- 海や湖において、天然の魚介類を採捕した重量の合計のこと。
- 人工的に稚魚を放流して管理・育成する「養殖業」による生産量は含まない。
- 日本の統計では、都道府県別の水産業の規模や特徴を比較する際の重要な指標となる。
解説
海面漁獲量は、日本の水産業の現状を把握するための基本的な統計データです。主に「遠洋漁業」「沖合漁業」「沿岸漁業」の3つによる成果を指し、自然界に生息する資源をどれだけ採取したかを示します。これに対し、生け簀などで人間が管理して育てるものは「海面養殖業」として区別されます。

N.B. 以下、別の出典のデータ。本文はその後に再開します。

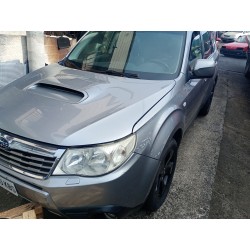 SUBARU FORESTER (SH_)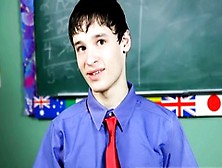 Teens Gay Twinks Tube Xxx Damien Telrue Is An Super-Cute You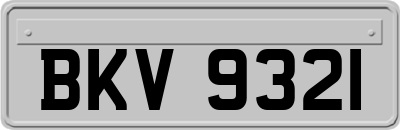 BKV9321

都道府県別のデータを見ると、広大な大陸棚や寒流・暖流が交わる好漁場を持つ北海道が、全国の漁獲量の約4分の1を占めるなど圧倒的な1位となっています。一方で、栃木県のような内陸県(海がない県)では、海面漁獲量は当然ながら「0」となります。このように、地理的条件が数値にダイレクトに反映されるのが特徴です。
コラム
日本の海面漁獲量は、1980年代のマイワシの大量漁獲期をピークに減少傾向にあります。これには、排他的経済水域(EEZ)の設定による遠洋漁業の衰退や、地球温暖化に伴う海水温の変化、過剰な漁獲による資源の枯渇などが影響しています。
現在では、資源を保護しながら持続可能な漁業を行うために、魚種ごとに獲ってよい量を決める「漁獲可能量(TAC)制度」などが導入されています。統計を読み解く際は、単なる数字の大小だけでなく、その背景にある環境変化や国際的な規制についても考慮する必要があります。